Chocolate Cheesecake #05

Ingrients & Directions FILLING Nonstick vegetable oil spray 2 1/2 lb Cream cheese; room temp. -(very soft) 1 3/4 c Sugar 1 c Unsweetened cocoa powder; -sifted 3 lg Eggs; room temp 1/2 c Whipping cream 2 tb Coffee liqueur 1 1/2 tb Frangelico (hazelnut -liqueur) 1 ts Vanilla extract […]

Ingrients & Directions


FILLING
Nonstick vegetable oil spray
2 1/2 lb Cream cheese; room temp.
-(very soft)
1 3/4 c Sugar
1 c Unsweetened cocoa powder;
-sifted
3 lg Eggs; room temp
1/2 c Whipping cream
2 tb Coffee liqueur
1 1/2 tb Frangelico (hazelnut
-liqueur)
1 ts Vanilla extract

CHOCOLATE GLAZE
1/4 c Coffee liqueur
1/4 c Frangelico
2 tb Dark rum
12 oz Bittersweet chocolate (not
-unsweetened) or semisweet
-chocolate; chopped
1/4 c Whipping cream
1/2 Stick unsalted butter

From: arielle@taronga.com (Stephanie da Silva)

Date: Wed, 4 Aug 93 22:29:33 CDT
For filling: Position rack in center of oven and preheat to 300F. Line
bottom of 9-inch-diameter springform pan with 2 3/4-inch-high sides with
waxed paper.
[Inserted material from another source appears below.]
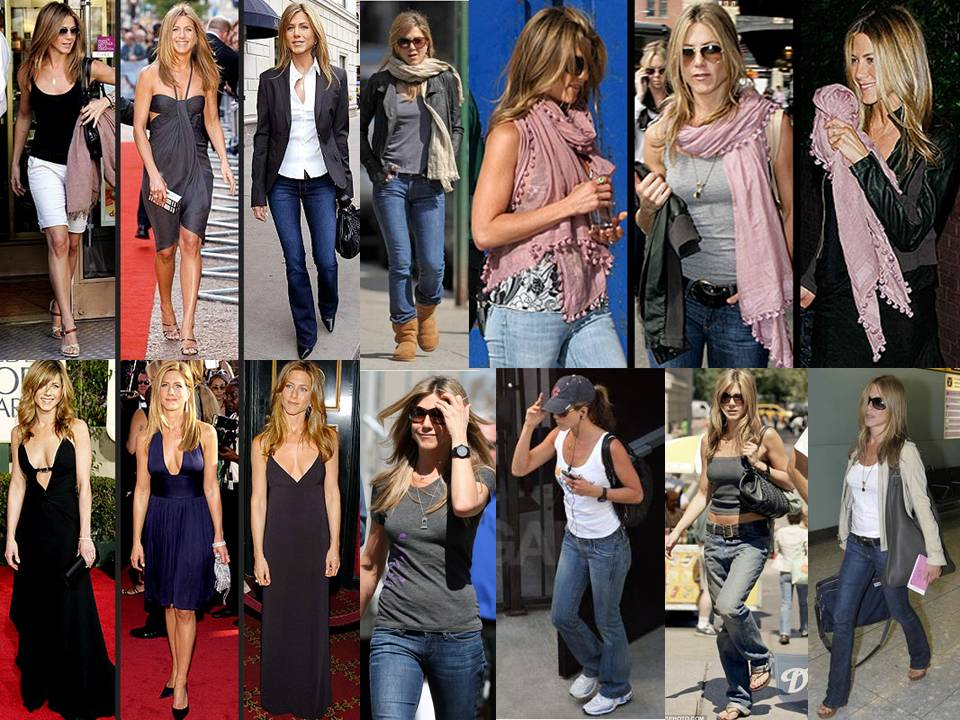 Jennifer Aniston Style Lourdes Of Style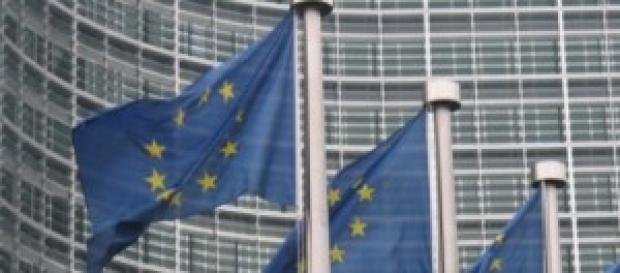 L'Union Européenne - Brussels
Spray paper with nonstick vegetable spray. Using electric
mixer, beat cream cheese and sugar in large bowl on low speed until smooth.
Gradually mix in cocoa. Beat in eggs, 1 at a time. Gradually add cream,
coffee liqueur, Frangelico and vanilla and beat until mixture is smooth.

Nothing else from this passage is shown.